Based off of conservative price estimates and the numbers the Miss Mississippi Corp. listed on its contracts with the VCC for the event, Kirklin estimated the pageant rakes in $2 million each year, calculating $140 per person involved with the pageant.

“That’s a very conservative estimate,” she said. “That’s including food, things they buy in the store, overnight (accommodations). That’s extremely conservative per night. Anywhere else in the state they probably do it more than that, but we try to be as conservative as we can because you just don’t know for sure.”

Vicksburg Mayor George Flaggs Jr. stressed the importance of the pageant to local merchants and the city as a whole.

“It’s the single biggest economic impact we have to our economy each year,” Flaggs said. “It allows visitors to stay in our hotels, eat in our restaurants and shop in our stores. There’s a definite correlation between the pageant here and the economy. That’s why we go out of our way to roll out the red carpet.”

The millions the pageant brings in revenue each summer is the boost that Laura Beth Strickland of the Vicksburg Convention and Visitors Bureau said the city and many local businesses need.

She said summer months are typically slow for tourism due to the warm weather.

“Without the pageant it would look like there’s a dip (in tourism) in the summer, so it’s nice to have an event to keep us steady through the summer,” she said.

Strickland added that in 2014 the VCVB gathered information from every hotel in town to try to pin down the pageant’s exact economic impact on hotels and found it created $1.5 million in hotel sales for just Wednesday through Saturday the week of the pageant.

“I think there are more girls (this year), so the numbers should be larger,” she said.

Several local businesses said they take advantage of the increase in business by ordering pageant-themed wares to sell to the contestants, their families and other visitors.

Florist Geni Fulcher, owner of the Ivy Place, which will provide the bouquets for the winning contestants this year, said that she expanded to selling other gifts besides flowers to take advantage of the potential revenue the pageant brings.

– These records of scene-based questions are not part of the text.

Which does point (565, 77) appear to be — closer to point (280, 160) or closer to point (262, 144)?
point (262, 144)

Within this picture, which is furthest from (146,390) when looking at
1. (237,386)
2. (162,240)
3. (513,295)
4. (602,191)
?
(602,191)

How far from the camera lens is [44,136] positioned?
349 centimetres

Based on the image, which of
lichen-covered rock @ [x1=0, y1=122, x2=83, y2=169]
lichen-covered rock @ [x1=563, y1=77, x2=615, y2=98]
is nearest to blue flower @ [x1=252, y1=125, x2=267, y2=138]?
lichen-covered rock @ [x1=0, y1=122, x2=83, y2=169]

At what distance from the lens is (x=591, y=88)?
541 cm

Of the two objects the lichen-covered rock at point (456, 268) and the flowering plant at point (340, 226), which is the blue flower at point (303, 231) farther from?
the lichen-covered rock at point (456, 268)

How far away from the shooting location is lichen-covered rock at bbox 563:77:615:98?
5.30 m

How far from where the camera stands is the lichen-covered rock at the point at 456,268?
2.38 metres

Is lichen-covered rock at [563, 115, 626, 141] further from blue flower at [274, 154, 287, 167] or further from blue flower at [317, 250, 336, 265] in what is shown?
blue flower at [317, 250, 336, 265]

“Though we push flowers, the other gifts have taken wings,” Fulcher said. “We’ve got everything you can think of. We’re just having fun with it.”

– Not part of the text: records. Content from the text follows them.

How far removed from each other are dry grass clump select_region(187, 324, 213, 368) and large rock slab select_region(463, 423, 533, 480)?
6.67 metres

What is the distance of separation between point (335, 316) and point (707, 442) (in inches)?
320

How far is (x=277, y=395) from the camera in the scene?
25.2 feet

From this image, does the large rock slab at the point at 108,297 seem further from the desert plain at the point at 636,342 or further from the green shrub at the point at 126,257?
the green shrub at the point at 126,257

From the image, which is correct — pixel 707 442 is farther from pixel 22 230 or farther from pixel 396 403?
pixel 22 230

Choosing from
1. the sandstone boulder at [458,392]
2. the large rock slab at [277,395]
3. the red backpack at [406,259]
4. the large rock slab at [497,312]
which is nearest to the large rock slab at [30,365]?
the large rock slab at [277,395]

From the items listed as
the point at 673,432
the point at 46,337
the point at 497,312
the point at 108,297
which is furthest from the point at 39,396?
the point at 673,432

The fun of the pageant is a community affair, she said.

“It’s the Kentucky Derby of Vicksburg. It’s beautiful, exciting and fast,” she said. “It’s a great atmosphere.”

The Cinnamon Tree downtown is also taking advantage of the pageant.

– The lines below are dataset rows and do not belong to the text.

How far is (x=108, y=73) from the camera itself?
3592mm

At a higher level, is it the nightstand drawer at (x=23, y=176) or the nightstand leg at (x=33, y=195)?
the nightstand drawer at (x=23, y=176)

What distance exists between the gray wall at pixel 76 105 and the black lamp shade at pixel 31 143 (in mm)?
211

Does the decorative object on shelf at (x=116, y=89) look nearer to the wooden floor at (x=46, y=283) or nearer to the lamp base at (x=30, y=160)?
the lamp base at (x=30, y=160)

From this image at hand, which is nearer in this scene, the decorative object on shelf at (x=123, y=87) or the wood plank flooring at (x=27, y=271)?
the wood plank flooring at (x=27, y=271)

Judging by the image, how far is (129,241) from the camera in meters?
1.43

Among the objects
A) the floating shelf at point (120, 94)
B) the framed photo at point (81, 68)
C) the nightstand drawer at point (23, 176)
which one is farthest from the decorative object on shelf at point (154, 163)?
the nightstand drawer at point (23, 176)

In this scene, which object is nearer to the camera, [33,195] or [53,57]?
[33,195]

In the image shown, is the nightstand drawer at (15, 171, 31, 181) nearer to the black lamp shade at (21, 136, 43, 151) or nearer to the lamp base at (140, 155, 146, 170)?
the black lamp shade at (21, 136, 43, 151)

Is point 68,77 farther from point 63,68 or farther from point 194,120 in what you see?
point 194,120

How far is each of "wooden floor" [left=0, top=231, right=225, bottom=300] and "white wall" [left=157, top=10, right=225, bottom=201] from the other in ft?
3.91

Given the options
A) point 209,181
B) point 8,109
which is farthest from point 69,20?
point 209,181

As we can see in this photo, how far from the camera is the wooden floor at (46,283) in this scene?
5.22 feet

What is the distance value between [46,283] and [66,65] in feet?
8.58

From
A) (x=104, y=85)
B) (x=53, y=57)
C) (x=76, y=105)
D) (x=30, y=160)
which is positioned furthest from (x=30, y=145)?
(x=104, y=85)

Owner Karen Ruggles estimated that 75 percent of that week’s business is pageant related.

“It’s good for us,” she said. “Everyone really benefits from it, and we enjoy them.”

The store has pageant-themed merchandise ranging from tumblers to plush animals stationed in two main areas in order to take advantage of the economic benefits of the pageant.

“There are just crowns all over the place,” she said.